DOCUMENT EXCERPT Block Start

Nuclear disarmament must be pursued but real global security will happen only through a “deep reorganization” of the international system that prioritizes cooperation among states in addressing modern threats, a group of influential former Russian policymakers has said.

In an article to be published on Friday in the Izvestia daily, former prime minister Yevgeny Primakov, former foreign minister Igor Ivanov and two other top Russian strategic thinkers argue that the logic behind nuclear disarmament was at times an obstacle to broader action better-adapted to today’s security realities.

The nuclear disarmament process, though important in itself, keeps the world locked in the nuclear “ideology” of mutual deterrence, a paradigm that has largely outlived its usefulness and that no longer offers an adequate basis for addressing new types of international security threats.

“Nuclear deterrence is impotent in responding to threats of the 21st century: the proliferation of weapons of mass destruction (WMD) and their means of delivery, international terrorism, ethnic and religious conflicts, transnational crime, etc.,” the article says.

“Worse still, nuclear deterrence in many ways encourages the proliferation of WMD and missile technologies and hampers deeper cooperation among the leading powers in taking action against such threats (as in joint development of missile defense systems, for example).”

The authors, which also included former Russian armed forces chief of staff Mikhail Moiseev and Yevgeny Velikhov, president of the Kurchatov Institute Russian Science Center, praised the new START nuclear disarmament treaty, which was signed by Russian President Dmitry Medvedev and US President Barack Obama earlier this year.

They also noted the Obama administration’s stated intention to seek a multilateral approach to dealing with matters of international security in equal cooperation with Russia and called on Washington to apply this principle at a practical level on a range of security issues.

What was ultimately needed however was a new paradigm in global security thinking capable of taking the world beyond the Cold War-era logic centered on mutual deterrence and piecemeal disarmament and towards a new, cooperative system for addressing 21st-century security threats effectively.

“Fulfilling the goal of nuclear disarmament, which should remain a strategic objective, is possible only in the context of a deep reorganization of the entire international system,” the group writes.

“This will obviously help resolve other key problems of the 21st century related to the global economy and finance, energy supply, the environment and climate, demographics, disease, transnational crime and religious and ethnic extremism,” the article states.

“In such a context, nuclear disarmament is not so much an end in itself as it is an important direction in which to head, a precondition and a means for reorganizing international life on a more civilized basis in the direct sense of the word and in accordance with the imperatives of our century.”

DOCUMENT EXCERPT Block End

▶ _REQUIRED TASKS_:
[A] From the nuclear disarmament article, extract the passage starting with "Nuclear disarmament must" and going on through "today’s security realities.".
[B] List every author of the Izvestia article named in the nuclear disarmament article, along with the position the text gives for each.

INFORMATION SUPPLIED Block Start

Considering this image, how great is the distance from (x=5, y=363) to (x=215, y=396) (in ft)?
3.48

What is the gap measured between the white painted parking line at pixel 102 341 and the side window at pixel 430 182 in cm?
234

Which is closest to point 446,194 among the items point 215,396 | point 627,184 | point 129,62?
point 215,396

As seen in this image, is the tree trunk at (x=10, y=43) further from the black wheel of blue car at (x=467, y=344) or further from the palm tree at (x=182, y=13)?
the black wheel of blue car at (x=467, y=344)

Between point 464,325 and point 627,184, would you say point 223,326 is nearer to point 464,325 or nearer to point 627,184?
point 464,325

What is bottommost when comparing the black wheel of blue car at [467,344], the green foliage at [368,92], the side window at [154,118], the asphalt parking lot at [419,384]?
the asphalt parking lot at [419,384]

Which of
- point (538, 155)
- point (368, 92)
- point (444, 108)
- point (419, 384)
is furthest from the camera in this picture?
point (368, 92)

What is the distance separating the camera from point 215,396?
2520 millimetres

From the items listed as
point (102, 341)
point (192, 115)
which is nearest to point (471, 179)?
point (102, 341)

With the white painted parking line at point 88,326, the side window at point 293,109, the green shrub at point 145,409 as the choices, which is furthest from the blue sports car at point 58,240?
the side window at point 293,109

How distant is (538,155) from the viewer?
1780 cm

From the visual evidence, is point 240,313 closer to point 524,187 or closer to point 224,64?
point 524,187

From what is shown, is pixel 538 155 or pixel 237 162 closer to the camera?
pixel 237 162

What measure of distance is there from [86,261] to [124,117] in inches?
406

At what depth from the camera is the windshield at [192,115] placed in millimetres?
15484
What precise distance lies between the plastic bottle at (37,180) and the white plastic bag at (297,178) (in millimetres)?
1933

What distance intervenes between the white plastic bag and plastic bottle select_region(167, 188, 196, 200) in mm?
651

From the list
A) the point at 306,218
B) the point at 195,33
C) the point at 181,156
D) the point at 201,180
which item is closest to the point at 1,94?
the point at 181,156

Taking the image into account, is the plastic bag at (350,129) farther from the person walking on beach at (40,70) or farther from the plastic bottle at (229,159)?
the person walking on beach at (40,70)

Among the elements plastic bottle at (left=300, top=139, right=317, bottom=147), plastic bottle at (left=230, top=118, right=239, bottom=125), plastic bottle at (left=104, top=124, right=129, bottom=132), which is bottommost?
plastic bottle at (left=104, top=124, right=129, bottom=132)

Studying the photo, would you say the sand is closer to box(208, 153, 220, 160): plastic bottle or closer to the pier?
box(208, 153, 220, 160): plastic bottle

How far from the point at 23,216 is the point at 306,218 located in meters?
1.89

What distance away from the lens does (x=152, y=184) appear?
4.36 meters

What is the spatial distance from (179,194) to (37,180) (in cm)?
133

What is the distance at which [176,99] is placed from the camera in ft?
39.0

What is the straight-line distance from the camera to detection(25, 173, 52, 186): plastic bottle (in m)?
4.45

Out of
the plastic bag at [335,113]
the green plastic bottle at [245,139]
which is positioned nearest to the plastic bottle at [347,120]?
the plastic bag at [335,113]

INFORMATION SUPPLIED Block End
INFORMATION SUPPLIED Block Start

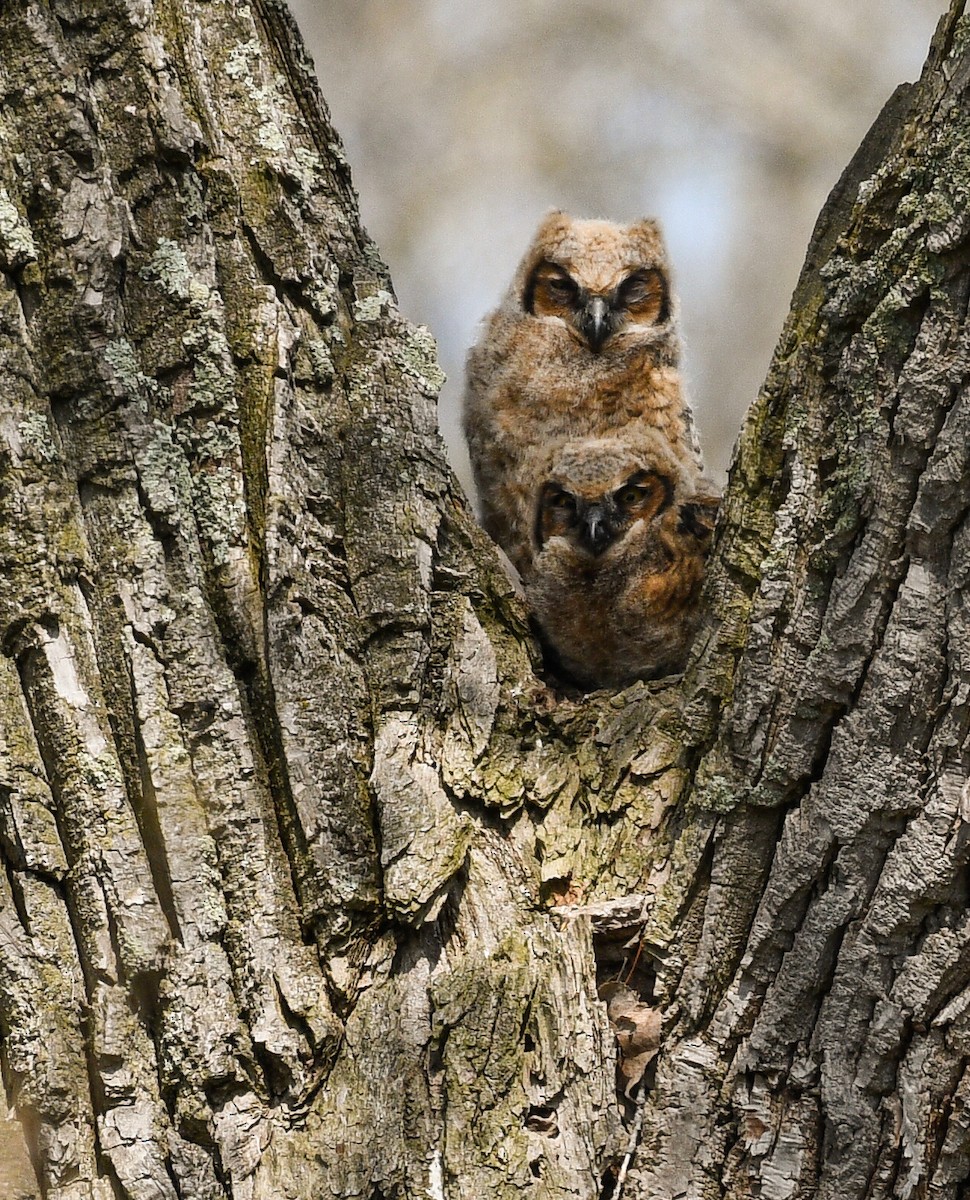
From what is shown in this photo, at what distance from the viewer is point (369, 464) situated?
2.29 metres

INFORMATION SUPPLIED Block End

▶ _PER-TASK ANSWERS_:
[A]
Nuclear disarmament must be pursued but real global security will happen only through a “deep reorganization” of the international system that prioritizes cooperation among states in addressing modern threats, a group of influential former Russian policymakers has said.

In an article to be published on Friday in the Izvestia daily, former prime minister Yevgeny Primakov, former foreign minister Igor Ivanov and two other top Russian strategic thinkers argue that the logic behind nuclear disarmament was at times an obstacle to broader action better-adapted to today’s security realities.

[B]
- Yevgeny Primakov, former prime minister
- Igor Ivanov, former foreign minister
- Mikhail Moiseev, former Russian armed forces chief of staff
- Yevgeny Velikhov, president of the Kurchatov Institute Russian Science Center